Records from a data collection:
## BEGIN
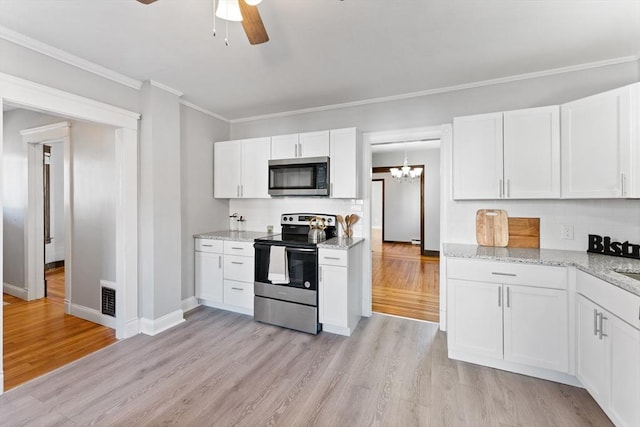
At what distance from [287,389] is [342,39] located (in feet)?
8.60

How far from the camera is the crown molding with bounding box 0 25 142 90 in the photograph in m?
2.06

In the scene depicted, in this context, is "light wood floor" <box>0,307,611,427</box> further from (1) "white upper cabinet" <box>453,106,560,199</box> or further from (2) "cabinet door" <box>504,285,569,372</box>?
(1) "white upper cabinet" <box>453,106,560,199</box>

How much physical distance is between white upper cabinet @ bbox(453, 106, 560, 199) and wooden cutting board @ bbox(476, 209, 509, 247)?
0.29m

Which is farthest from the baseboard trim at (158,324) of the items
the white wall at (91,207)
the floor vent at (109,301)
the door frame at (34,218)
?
the door frame at (34,218)

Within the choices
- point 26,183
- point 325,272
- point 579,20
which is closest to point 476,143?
## END
> _What is expected_
Reproduce every one of the records above verbatim, omitting the pictures.

> _Output of the task_
At what distance from [287,389] is [342,39] located (in feet)?
8.60

How far from the camera is the crown molding with bounding box 0 25 142 90 in the photograph in m?
2.06

In the scene depicted, in this context, is "light wood floor" <box>0,307,611,427</box> further from (1) "white upper cabinet" <box>453,106,560,199</box> or further from (2) "cabinet door" <box>504,285,569,372</box>?
(1) "white upper cabinet" <box>453,106,560,199</box>

How much physical distance is between white upper cabinet @ bbox(453, 106, 560, 199) and wooden cutting board @ bbox(476, 209, 509, 247)?
0.29m

Which is farthest from the baseboard trim at (158,324) of the items
the white wall at (91,207)
the floor vent at (109,301)
the door frame at (34,218)
?
the door frame at (34,218)

Within the choices
- point 26,183
- point 325,272
- point 579,20
which is closest to point 476,143?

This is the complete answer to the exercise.